## [Document excerpt]
*** Begin section ***

Here's a followup 4M exchange between me and Jason, who's started digging into EXBD's Moat and Management. He's done a great job so far, but there's still more work to do. See below.
From: Jason Moore
Date: Aug 23, 2005To: phil town
Phil,
Some tidbits that I have come across from an independent website dedicated to providing information about companies for prospective employees. This pertains to both CEB's management and, more importantly, its culture (what I believe to be their largest Moat).
"There is a great deal of diversity along gender, race, and cultural lines. The only common equalizer is a fine (read: expensive) undergraduate education. Everyone studied abroad, everyone had top-name internships, and everyone keeps up with the news, current political situation, etc."
So basically, there is no discrimination that is going to get you in trouble, but much like Microsoft and Google, you will be judged when walking in the door.
"The firm's reach is wide, serving more than 70 percent of the Fortune 500 and more than half of the top 300 financial institutions worldwide. About 30 percent of the 2,143 companies it serves are based outside the U.S..... CEO Jay McGonigle has said that the firm's expansion plans will focus on Europe, followed by Japan."
Can we see any growth potential here? They have already proven their capabilities of functioning worldwide. Now it's just a matter of expansion. I compare this to Starbucks when it was moving from Seattle to Nationwide to Worldwide. The only problem is "Do Europeans want to pay $3 for burnt coffee?" But that's for another discussion.
"In 2003, the firm's client renewal rate was 90 percent; new member companies in 2003 included Dresdner Bank, Foot Locker, Google, IKEA International, Imperial Tobacco, InterActiveCorp, and Weight Watchers International."
Recognize any names from this pack? 90% retention of over 2,000 clients worldwide is just fun to think about.
"Washingtonian reports that on average, 25 percent of employees achieve promotion every six months."
Not much to comment here except that is extremely tempting to the best college graduates and seasoned veterans alike.
"These staffers usually have three years of experience at a consulting or law firm, an MBA or masters' in economics, and a track record of problem-solving, love of business content, writing and leadership."

*** End section ***

## [Directions]
1. Summarize the email about CEB's moat and management in two sentences.
2. According to the email about CEB's moat and management, what was the firm's client renewal rate in 2003?
3. Continue the email about CEB's moat and management from the point where it stops.

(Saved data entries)

*** Begin section ***

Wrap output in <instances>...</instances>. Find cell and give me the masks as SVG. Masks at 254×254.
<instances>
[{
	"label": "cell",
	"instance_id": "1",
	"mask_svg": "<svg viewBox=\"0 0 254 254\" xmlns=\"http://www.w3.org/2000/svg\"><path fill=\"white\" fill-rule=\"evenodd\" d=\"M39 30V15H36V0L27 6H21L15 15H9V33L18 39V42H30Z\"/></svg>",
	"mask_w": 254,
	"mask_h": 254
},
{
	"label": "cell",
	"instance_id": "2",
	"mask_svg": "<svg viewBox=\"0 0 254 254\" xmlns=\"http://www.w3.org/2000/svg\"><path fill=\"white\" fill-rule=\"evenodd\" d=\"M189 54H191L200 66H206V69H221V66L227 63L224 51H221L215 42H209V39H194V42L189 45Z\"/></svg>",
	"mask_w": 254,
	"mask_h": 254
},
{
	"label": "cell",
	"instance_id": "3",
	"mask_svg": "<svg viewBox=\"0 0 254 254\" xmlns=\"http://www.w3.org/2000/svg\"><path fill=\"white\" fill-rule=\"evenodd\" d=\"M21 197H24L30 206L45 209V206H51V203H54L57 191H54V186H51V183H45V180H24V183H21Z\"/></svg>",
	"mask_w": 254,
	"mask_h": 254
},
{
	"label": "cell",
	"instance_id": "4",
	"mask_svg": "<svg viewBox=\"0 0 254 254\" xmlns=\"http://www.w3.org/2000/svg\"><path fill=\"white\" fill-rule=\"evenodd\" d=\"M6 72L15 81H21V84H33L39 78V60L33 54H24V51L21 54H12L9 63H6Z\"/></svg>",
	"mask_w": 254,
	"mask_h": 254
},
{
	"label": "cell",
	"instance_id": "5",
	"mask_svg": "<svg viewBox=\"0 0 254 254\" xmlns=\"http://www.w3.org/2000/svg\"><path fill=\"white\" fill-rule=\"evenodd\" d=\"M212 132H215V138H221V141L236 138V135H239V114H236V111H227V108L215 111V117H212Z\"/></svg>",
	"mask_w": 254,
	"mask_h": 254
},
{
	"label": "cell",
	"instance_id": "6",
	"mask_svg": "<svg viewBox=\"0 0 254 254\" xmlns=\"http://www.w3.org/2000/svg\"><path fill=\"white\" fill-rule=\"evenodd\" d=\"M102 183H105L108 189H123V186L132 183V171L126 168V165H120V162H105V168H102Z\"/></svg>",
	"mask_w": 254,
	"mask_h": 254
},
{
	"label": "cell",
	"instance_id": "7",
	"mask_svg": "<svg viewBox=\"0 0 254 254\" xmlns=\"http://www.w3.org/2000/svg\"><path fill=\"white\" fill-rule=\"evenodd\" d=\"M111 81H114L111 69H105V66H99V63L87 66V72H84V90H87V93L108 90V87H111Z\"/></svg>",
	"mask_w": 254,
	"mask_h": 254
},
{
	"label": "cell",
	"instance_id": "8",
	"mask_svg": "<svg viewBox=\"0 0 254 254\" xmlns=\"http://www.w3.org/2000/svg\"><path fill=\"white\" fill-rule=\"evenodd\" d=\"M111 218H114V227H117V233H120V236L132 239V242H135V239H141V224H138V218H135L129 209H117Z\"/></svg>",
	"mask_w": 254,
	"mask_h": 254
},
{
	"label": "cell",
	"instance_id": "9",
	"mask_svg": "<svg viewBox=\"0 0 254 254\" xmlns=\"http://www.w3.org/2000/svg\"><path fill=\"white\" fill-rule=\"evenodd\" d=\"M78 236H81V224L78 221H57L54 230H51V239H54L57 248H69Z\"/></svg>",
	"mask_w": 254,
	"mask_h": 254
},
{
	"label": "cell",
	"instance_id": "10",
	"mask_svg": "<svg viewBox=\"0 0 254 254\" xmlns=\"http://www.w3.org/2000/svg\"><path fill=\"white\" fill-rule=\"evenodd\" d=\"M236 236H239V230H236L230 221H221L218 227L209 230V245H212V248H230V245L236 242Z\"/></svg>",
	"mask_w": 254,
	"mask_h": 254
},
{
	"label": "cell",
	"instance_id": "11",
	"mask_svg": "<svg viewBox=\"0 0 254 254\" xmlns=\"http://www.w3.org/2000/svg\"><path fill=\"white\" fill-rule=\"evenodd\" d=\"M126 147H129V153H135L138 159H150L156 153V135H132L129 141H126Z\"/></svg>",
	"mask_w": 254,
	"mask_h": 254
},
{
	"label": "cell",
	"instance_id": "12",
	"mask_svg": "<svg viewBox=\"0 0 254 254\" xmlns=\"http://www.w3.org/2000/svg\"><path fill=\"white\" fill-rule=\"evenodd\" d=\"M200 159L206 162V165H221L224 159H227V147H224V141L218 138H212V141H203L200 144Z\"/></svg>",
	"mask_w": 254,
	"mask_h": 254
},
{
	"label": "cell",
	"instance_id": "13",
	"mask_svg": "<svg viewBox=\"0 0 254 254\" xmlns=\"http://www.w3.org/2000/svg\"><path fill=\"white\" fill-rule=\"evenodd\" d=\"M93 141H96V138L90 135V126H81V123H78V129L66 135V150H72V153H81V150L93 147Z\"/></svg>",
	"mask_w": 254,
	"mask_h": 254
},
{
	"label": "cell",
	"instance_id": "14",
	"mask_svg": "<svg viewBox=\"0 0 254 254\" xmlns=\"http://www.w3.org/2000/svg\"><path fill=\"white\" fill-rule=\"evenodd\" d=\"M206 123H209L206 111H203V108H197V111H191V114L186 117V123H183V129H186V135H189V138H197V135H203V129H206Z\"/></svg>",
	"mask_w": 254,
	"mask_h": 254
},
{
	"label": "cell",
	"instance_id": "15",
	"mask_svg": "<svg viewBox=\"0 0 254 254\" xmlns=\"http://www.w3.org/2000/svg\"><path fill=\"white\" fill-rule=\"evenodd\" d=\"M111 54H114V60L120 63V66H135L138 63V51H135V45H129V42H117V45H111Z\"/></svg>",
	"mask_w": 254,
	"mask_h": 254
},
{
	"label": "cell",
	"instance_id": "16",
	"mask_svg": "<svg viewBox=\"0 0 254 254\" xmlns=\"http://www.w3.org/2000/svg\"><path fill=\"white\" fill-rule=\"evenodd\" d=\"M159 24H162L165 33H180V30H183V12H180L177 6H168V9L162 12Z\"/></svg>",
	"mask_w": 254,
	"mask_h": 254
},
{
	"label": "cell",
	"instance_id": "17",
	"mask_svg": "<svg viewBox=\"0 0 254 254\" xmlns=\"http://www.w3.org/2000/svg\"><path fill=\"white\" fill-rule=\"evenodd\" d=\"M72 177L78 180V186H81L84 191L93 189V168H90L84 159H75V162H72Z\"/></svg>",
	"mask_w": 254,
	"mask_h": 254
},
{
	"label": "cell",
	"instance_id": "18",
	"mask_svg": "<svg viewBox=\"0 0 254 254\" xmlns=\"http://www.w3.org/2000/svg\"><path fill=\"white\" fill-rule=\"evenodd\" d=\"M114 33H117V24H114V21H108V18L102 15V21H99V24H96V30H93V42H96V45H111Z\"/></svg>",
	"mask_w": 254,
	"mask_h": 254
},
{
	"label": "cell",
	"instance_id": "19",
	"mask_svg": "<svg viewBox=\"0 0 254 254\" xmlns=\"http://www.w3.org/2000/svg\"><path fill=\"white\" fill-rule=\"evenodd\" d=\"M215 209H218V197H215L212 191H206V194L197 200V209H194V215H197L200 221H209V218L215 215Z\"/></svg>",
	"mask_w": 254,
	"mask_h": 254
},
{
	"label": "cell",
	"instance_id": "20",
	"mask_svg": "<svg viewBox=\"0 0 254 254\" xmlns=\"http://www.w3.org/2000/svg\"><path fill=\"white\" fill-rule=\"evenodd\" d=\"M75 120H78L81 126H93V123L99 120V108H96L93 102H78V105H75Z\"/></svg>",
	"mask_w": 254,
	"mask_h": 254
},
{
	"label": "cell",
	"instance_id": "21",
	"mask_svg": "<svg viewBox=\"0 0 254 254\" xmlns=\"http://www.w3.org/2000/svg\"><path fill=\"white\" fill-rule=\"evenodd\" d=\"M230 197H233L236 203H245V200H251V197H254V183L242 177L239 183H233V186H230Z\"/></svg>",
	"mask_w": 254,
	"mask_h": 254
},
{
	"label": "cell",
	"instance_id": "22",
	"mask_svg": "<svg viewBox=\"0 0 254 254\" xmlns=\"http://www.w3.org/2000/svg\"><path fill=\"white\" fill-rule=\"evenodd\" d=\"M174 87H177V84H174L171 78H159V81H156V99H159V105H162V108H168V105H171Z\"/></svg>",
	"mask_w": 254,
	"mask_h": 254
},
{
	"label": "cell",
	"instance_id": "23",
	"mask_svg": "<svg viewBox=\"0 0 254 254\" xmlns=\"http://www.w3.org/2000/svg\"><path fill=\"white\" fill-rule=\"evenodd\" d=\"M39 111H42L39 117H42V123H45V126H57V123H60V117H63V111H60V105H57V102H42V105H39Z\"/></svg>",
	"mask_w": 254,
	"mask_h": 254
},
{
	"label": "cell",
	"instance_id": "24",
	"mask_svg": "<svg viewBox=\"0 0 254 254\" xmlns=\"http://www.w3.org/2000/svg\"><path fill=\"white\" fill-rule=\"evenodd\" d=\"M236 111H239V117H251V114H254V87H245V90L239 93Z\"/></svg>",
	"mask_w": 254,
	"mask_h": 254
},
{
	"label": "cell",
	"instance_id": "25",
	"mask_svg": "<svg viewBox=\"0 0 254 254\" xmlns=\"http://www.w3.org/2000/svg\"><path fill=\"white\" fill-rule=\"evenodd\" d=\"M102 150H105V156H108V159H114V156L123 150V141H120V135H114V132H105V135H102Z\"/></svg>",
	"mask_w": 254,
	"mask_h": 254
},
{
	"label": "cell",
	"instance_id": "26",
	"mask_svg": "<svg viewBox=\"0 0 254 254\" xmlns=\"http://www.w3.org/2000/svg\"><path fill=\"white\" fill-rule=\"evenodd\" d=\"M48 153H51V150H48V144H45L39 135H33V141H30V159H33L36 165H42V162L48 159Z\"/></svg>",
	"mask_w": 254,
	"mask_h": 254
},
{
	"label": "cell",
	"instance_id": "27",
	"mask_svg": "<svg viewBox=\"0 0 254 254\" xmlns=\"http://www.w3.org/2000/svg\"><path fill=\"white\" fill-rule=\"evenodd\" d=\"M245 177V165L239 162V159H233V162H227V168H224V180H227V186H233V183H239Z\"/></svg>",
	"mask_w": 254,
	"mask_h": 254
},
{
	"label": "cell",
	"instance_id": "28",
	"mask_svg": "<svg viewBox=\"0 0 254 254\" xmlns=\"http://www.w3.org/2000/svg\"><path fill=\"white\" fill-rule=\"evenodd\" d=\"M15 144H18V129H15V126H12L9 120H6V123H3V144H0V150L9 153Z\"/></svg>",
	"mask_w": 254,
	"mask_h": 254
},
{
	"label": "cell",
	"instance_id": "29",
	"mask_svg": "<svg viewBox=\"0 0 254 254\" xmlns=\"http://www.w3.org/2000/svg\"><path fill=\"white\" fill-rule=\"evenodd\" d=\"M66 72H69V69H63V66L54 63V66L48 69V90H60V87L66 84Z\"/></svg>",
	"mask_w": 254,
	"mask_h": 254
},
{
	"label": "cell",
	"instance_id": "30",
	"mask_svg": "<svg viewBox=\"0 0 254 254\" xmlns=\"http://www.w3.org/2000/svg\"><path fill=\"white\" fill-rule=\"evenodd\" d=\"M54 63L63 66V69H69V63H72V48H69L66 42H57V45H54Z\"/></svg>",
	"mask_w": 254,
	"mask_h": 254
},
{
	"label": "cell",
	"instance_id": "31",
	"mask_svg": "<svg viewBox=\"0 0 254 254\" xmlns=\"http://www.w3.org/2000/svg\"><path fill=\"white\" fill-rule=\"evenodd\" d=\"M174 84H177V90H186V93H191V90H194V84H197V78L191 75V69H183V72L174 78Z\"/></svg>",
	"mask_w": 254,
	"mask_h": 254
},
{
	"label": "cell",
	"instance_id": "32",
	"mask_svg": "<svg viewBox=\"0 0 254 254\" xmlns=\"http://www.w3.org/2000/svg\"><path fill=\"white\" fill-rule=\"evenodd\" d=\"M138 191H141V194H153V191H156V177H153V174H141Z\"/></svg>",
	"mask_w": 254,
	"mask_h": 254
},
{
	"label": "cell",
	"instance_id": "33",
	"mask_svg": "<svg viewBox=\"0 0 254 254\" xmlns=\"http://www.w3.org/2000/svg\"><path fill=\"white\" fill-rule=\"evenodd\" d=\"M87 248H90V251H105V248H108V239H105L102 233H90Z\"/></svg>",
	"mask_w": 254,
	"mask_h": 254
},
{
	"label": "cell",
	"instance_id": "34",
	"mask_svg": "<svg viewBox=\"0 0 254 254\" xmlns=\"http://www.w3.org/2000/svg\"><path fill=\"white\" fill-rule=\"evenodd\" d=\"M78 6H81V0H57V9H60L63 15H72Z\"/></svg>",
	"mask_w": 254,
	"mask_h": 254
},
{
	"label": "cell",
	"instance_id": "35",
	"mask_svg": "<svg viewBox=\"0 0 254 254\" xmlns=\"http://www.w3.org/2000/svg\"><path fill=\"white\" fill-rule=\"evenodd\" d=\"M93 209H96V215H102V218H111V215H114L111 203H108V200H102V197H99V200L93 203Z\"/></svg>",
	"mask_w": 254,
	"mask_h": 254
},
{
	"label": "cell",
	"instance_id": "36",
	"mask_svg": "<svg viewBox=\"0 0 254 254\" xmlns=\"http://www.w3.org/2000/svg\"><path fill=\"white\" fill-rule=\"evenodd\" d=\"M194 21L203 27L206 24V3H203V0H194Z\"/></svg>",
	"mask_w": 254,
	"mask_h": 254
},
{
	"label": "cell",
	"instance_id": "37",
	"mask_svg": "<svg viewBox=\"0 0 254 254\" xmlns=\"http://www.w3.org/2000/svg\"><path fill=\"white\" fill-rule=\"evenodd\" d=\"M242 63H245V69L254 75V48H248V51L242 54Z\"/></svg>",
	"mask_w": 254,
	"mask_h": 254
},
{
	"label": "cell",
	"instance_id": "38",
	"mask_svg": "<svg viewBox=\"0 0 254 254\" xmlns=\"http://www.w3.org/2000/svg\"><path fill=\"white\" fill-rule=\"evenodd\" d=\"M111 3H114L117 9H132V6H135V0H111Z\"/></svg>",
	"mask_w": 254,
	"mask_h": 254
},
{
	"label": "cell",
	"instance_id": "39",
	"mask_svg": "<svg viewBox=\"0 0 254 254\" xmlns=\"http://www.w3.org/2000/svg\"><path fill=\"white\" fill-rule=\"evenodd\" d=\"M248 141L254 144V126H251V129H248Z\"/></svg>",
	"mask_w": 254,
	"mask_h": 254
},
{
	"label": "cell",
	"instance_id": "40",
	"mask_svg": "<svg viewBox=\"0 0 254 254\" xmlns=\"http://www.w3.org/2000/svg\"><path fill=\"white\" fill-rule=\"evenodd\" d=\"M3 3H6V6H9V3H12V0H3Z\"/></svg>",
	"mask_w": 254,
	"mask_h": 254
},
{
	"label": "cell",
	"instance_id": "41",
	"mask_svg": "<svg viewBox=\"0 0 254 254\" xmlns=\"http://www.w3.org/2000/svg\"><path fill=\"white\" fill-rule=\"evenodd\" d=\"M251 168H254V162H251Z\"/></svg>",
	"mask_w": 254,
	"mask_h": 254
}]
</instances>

*** End section ***

## [Answer section]
1. Jason Moore sends Phil Town excerpts from an independent website for prospective employees about CEB's management and culture, which he believes is the company's largest moat. The excerpts report that the firm serves more than 70 percent of the Fortune 500, had a 90 percent client renewal rate in 2003, and promotes about 25 percent of employees every six months, and Jason asks whether its planned expansion into Europe and Japan shows growth potential.

2. 90 percent.

3.
So when did this crowd become "staffers"?
Some Q&A from quarterly conference call:
Q9. (Greg Cappelli, CSFB) You talked about hiring the best problem solvers and business builders. How much harder is it to recruit, if that is having an impact on what you are having to pay them and can you pass that on in price increases going forward?
A. (Tim Yost) We have been talking about the tightening of the labor market for awhile now. As you heard in 1Q, we put in place additional investments in the recruiting function to be sure we stay ahead of that market. Not really seeing tightening transfer into higher compensation expense, above what we had budgeted, we are seeing it in the front end of the pipeline the size of the pipelines and throughput and investments were to increase activity levels in pipeline in the form of additional recruiting staff and higher budgets to go after additional talent pools. Continuing to have great success from those, comfortable on hiring plan for 2005.
A. (Tom Monahan) This is one place where our scalable model helps us a lot. We have got in any one program, 5-7 senior researchers, we don't need to double them to double the number of members, we just need to go and find them and get members into that program. Not highly dependent on growing staff at same rate of people to grow.
Q16. (Chris Penny, FBR) Doesn't that hurt your middle market penetration
where they might want a broader offering rather than particulars on a specific topic?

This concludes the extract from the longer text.